◆ What this task involves ◆
Extract each line in the entries below that contains the word "door".

Questions about pictured scenes
/---
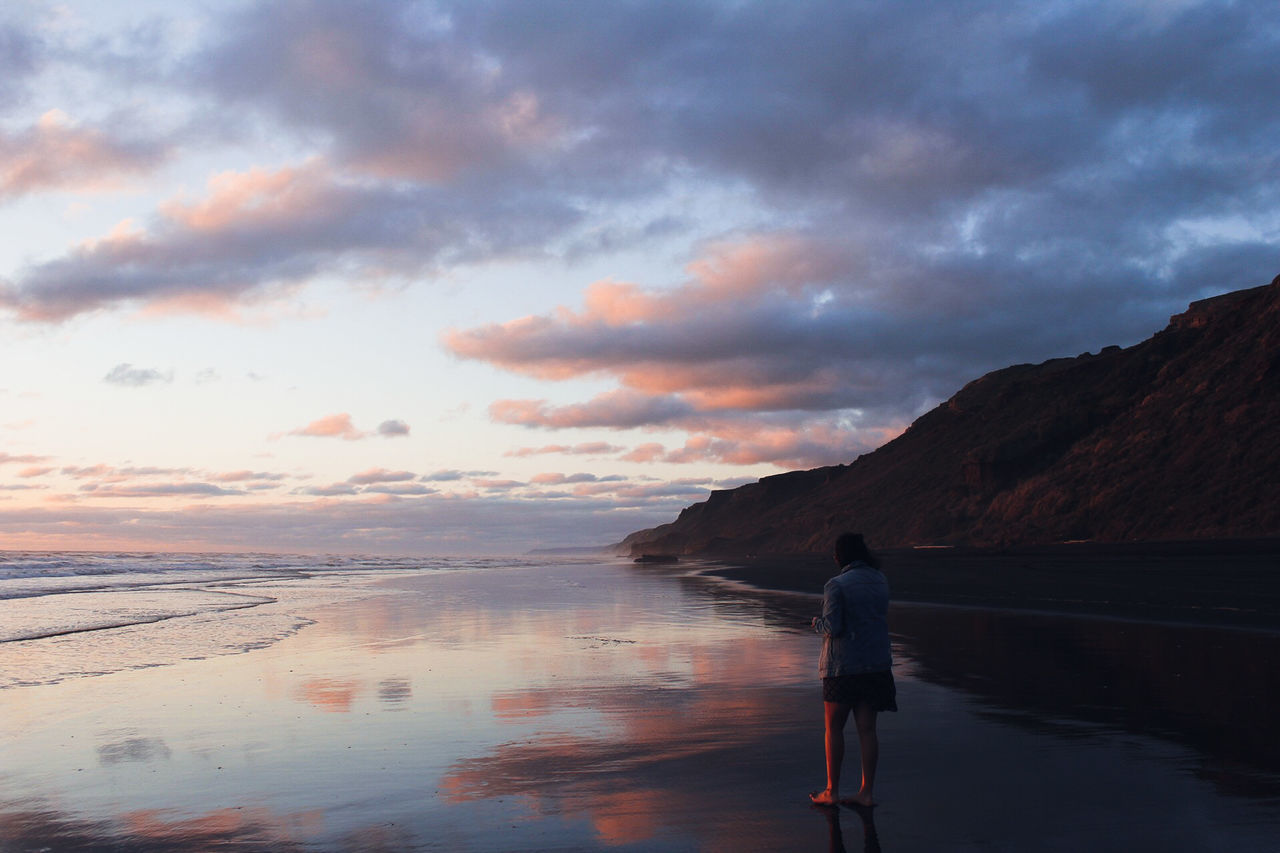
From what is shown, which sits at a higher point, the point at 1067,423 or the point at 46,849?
the point at 1067,423

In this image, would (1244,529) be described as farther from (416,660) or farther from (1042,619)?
(416,660)

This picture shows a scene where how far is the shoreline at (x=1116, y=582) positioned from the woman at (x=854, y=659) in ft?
49.2

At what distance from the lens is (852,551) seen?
24.1ft

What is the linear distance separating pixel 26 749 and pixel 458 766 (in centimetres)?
449

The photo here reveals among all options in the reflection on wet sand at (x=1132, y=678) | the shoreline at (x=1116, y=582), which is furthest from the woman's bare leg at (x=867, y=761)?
the shoreline at (x=1116, y=582)

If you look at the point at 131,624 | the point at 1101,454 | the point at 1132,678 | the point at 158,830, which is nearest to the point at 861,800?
the point at 158,830

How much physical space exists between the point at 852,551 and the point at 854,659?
2.70ft

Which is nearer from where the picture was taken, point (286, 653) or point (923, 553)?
point (286, 653)

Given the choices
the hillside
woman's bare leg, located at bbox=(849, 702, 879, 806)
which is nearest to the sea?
woman's bare leg, located at bbox=(849, 702, 879, 806)

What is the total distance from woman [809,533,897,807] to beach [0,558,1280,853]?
57cm

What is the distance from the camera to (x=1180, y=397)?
5947 centimetres

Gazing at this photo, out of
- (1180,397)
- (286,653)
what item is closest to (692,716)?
(286,653)

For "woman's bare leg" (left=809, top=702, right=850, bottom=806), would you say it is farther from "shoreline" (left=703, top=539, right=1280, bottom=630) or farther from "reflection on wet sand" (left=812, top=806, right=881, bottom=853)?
"shoreline" (left=703, top=539, right=1280, bottom=630)

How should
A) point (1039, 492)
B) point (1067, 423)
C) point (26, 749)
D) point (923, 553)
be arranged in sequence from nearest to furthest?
point (26, 749) < point (923, 553) < point (1039, 492) < point (1067, 423)
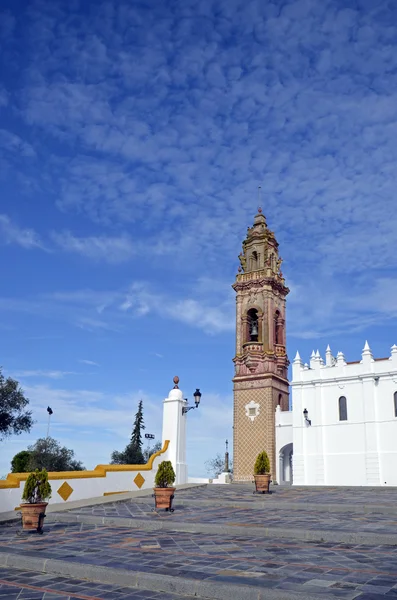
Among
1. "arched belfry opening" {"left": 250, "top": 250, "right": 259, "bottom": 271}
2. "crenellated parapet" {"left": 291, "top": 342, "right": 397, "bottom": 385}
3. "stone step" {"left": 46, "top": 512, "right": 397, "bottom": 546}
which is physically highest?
"arched belfry opening" {"left": 250, "top": 250, "right": 259, "bottom": 271}

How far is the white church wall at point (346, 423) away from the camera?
3509 cm

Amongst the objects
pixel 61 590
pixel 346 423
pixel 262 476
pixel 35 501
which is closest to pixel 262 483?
pixel 262 476

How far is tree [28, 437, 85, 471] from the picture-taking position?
4894 cm

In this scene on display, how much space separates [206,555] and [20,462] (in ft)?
107

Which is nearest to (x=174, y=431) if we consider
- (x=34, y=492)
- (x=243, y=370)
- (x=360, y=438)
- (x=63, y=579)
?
(x=34, y=492)

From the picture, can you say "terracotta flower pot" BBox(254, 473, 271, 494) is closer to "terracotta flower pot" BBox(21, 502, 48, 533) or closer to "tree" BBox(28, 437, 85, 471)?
"terracotta flower pot" BBox(21, 502, 48, 533)

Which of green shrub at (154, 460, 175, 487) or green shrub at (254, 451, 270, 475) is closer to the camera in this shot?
green shrub at (154, 460, 175, 487)

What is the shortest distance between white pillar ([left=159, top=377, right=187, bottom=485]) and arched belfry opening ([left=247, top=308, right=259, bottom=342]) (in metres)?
23.3

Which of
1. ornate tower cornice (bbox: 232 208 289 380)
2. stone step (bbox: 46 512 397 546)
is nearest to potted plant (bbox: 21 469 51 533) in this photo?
stone step (bbox: 46 512 397 546)

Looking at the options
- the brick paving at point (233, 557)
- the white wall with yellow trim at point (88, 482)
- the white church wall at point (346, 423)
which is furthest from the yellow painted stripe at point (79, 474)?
the white church wall at point (346, 423)

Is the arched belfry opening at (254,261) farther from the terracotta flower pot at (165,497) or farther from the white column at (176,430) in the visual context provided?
the terracotta flower pot at (165,497)

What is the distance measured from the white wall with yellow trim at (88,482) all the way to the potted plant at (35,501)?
3.38 meters

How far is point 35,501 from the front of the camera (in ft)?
37.4

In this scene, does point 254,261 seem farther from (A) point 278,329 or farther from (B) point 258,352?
(B) point 258,352
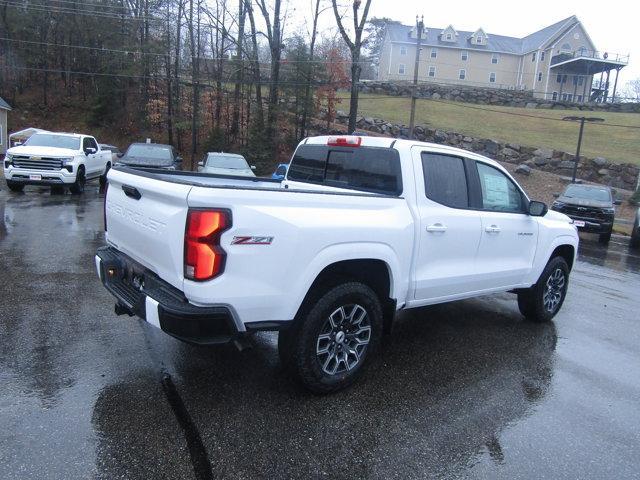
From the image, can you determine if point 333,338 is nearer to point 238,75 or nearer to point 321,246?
point 321,246

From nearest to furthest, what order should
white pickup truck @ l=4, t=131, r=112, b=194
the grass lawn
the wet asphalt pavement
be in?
the wet asphalt pavement < white pickup truck @ l=4, t=131, r=112, b=194 < the grass lawn

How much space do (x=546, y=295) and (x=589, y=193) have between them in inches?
490

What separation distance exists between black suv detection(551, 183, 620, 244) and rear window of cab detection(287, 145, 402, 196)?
11502 mm

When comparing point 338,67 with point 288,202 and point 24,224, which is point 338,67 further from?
point 288,202

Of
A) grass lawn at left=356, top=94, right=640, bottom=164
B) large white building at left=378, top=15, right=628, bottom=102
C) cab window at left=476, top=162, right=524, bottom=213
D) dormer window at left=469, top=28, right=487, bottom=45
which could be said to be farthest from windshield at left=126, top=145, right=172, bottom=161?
dormer window at left=469, top=28, right=487, bottom=45

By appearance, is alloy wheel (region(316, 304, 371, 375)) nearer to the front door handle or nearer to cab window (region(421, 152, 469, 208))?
the front door handle

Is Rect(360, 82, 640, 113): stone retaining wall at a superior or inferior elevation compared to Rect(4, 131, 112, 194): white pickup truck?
superior

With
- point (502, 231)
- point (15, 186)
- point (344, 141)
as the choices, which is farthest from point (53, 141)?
point (502, 231)

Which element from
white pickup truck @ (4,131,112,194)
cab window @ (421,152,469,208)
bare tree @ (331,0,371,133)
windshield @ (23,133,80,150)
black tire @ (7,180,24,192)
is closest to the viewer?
cab window @ (421,152,469,208)

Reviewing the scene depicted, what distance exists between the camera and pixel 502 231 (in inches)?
203

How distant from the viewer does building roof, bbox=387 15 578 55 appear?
60344mm

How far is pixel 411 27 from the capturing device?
200 ft

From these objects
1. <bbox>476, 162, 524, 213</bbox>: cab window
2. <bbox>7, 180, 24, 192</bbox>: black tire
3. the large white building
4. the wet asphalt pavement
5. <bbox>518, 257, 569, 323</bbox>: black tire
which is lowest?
<bbox>7, 180, 24, 192</bbox>: black tire

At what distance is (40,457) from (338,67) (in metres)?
32.4
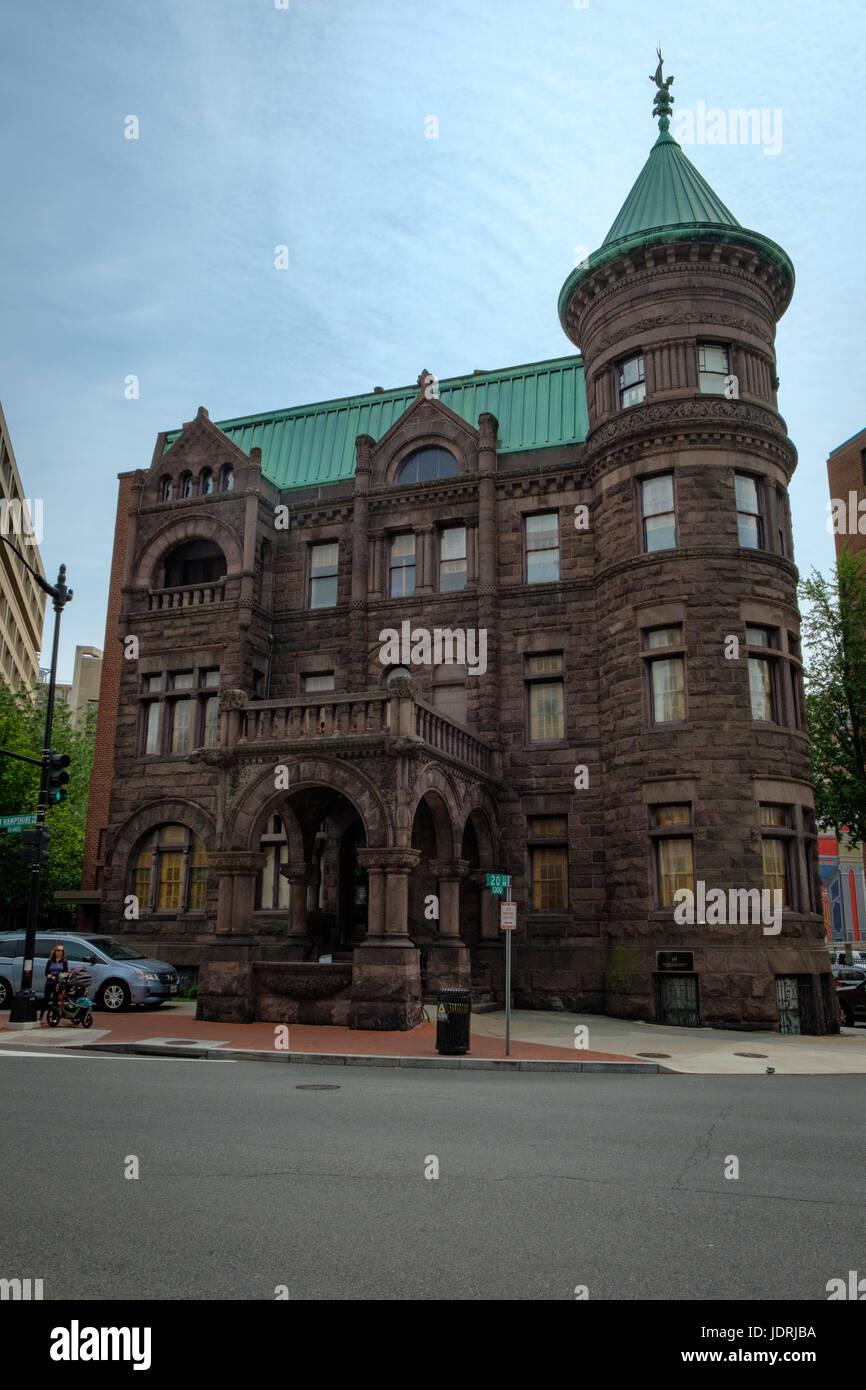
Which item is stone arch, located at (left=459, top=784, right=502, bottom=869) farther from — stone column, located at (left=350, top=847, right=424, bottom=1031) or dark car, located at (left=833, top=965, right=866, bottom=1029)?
\---
◆ Result of the exercise ◆
By appearance, is alloy wheel (region(316, 304, 371, 375)) nearer to the front door handle or nearer to cab window (region(421, 152, 469, 208))?
the front door handle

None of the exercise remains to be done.